I will double check which plugins do not support reload and update the ticket.
Updated by Sam Bernard about 9 years ago
I reported a bug 4425 which I'm thinking might be related to this. Let me know if you need any logs from me.
Sam
Updated by Chris Buechler about 9 years ago
- Assignee changed from Ermal Luçi to Chris Buechler
working on this
Updated by Chris Buechler about 9 years ago
- Subject changed from IPSec reloading does not work when strongswan.conf is changed to Review IPsec reloading when strongswan.conf is changed
- Priority changed from High to Normal
- Target version changed from 2.2.1 to 2.2.2
it at least only restarts when something is actually changed, and the HUP doesn't seem to apply things it should with strongswan in some cases. Leaving this as is for now, needs review for future releases.

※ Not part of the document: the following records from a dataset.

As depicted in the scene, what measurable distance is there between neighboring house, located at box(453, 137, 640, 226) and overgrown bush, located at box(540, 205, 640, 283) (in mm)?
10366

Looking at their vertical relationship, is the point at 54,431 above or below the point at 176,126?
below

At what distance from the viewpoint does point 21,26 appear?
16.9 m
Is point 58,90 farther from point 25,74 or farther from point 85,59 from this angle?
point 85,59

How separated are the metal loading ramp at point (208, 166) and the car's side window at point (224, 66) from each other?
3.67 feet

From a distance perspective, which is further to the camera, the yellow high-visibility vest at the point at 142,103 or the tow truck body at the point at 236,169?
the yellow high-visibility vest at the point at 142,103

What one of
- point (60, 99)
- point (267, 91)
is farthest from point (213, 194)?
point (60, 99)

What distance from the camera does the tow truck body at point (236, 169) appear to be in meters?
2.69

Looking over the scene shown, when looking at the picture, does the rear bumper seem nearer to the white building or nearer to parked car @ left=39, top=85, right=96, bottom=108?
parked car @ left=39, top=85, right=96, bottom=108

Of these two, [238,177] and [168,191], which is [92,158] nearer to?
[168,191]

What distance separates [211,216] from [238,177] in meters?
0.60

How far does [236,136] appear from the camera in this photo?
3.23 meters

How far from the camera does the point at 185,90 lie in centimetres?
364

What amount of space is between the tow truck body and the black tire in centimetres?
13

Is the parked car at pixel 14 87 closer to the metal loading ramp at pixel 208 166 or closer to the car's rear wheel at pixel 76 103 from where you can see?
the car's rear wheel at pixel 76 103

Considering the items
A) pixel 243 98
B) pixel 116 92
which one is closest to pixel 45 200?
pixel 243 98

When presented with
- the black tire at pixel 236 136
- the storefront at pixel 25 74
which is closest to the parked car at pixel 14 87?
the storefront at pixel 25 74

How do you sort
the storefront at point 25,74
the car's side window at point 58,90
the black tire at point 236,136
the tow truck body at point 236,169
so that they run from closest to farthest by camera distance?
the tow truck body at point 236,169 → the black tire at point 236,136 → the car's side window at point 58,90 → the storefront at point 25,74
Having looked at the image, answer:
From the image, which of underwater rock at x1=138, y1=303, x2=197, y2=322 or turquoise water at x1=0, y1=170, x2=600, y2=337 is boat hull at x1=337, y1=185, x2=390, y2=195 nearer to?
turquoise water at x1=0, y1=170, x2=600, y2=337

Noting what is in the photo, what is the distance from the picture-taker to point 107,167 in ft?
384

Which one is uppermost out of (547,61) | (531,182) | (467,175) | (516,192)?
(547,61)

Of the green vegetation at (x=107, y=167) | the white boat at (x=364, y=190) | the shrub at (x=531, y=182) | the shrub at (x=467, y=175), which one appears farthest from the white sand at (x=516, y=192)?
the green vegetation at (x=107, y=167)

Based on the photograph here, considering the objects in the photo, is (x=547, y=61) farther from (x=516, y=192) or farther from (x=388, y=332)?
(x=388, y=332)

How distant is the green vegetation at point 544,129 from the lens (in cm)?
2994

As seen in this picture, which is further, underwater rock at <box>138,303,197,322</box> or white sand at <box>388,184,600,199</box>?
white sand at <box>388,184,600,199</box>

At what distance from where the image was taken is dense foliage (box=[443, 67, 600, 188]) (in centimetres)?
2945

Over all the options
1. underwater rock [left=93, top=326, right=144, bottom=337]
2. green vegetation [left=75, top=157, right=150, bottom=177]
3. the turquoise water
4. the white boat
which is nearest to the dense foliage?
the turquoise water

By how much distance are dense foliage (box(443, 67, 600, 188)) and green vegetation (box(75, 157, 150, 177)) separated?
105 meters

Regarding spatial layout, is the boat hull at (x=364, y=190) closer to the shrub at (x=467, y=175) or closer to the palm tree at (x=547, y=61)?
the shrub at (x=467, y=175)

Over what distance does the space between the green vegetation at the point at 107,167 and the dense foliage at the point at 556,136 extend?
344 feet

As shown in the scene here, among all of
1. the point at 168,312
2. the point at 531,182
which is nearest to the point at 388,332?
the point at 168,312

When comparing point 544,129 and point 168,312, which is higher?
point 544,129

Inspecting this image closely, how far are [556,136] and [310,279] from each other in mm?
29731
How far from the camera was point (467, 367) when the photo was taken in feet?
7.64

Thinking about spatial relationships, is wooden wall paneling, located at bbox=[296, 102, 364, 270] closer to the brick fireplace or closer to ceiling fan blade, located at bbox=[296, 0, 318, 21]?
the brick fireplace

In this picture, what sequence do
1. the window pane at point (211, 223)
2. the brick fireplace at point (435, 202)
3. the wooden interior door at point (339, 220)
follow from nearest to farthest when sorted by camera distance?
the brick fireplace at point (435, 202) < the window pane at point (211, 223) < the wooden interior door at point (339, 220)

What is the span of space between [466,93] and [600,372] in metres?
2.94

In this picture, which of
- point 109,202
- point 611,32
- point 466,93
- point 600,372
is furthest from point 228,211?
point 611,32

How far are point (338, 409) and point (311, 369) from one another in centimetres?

Updated by Chris Buechler about 9 years ago
- Target version changed from 2.2.2 to 2.2.3
Updated by Ermal Luçi almost 9 years ago
- Status changed from Confirmed to Feedback
This have been fixed with the code change to use the starter pid for events rather than charon one.
Updated by Chris Buechler almost 9 years ago
- Tracker changed from Bug to Todo
- Status changed from Feedback to New
- Target version changed from 2.2.3 to 2.3
Updated by Chris Buechler over 8 years ago
- Status changed from New to Resolved
we've done a lot of work here in later 2.2.x versions. I'm not aware of anything that's handled incorrectly here anymore.